Don was eleven years old when he began testifying on January 28, 1998. He stated that his parents yelled and swore at each other a lot. His father hit him approximately five times a week. His mother would hit him “once in awhile.” He recalled his mother’s trying unsuccessfully to control the other children by yelling at them in an attempt to stop their boisterous or wild behavior. Don also witnessed domestic abuse between his mother and his father, and saw his father pulling his mother’s hair, yelling, and using profane language. Don once told a school nurse about being hit in his home.
Kelly was ten years old when she testified on September 23, 1998. She recalled a lot of hitting by her parents when she lived with them, mainly directed at Don and herself. Kelly recalled one incident of fighting when she saw her father pull her mother’s hair and almost push her down the stairs.

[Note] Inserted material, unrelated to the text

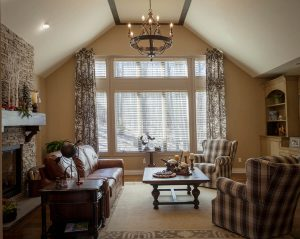 Great room drapery and blinds with decorative rod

The judge explained at trial that “it’s the Court’s desire to keep the [child] witnesses as any other witnesses; testifying in the same chair where everyone else has testified, with no objection from counsel during this case . . . because this is the way this particular court room is set up.”
On the first day of Don’s testimony, when the attorney for the mother pointed out that the parents had been allowed to sit in the front row up to that point without objection from anyone, the judge explained: “Well, for the record, this is a small courtroom. And that would put . . . parents close to the young man. And I. . . want to give him a chance to be heard, without feeling overpowered by any of us, including parents. And I’ll do everything possible to make it as fair as possible.”
Article 12 of the Declaration of Rights of the Massachusetts Constitution reads, in pertinent part: “[Ejvery subject shall have a right ... to meet the witnesses against him face to face.”
The parents argue, in the alternative, that the special seating arrangements for Don and Kelly violated the parents’ due process rights. We conclude that, since the art. 12 right to confrontation does not apply to this type of proceeding, the judge’s instructions to the parents to sit anywhere they wished .in the back row of a small courtroom while the children testified, and to refrain from moving during their testimony, do not raise due process concerns. The judge was within her discretion in her commendable effort to make the proceedings “as fair as possible” to all parties concerned. See note 14, supra.
In a proceeding that can result in the termination of all parental rights, due process requires that “a parent have the opportunity effectively to rebut adverse allegations concerning child-rearing capabilities.” Adoption of Mary, 414 Mass. 705, 710 (1993). Adoption of Edmund, 50 Mass. App. Ct. 526, 529 (2000). Due process was satisfied here because the parents had the opportunity, through counsel, to cross-examine the child witnesses vigorously, in addition to presenting witnesses and other evidence on their own behalf.
Throughout the trial, the judge showed a consistent concern with the need to expedite these proceedings. There were various factors, beyond the continuances granted by the court (none of which is challenged by the parents) that contributed to the extended nature of the trial. These were delays caused by the illness of counsel, the failure of the correctional facility to deliver the father to court, the scheduling of counsel and the court, and by the mother as well.
“Absent the allowance of a stay, a court may act on the basis of a decree dispensing with consent to adoption.” Adoption of Duval, 46 Mass. App. Ct. 916, 917 (1999).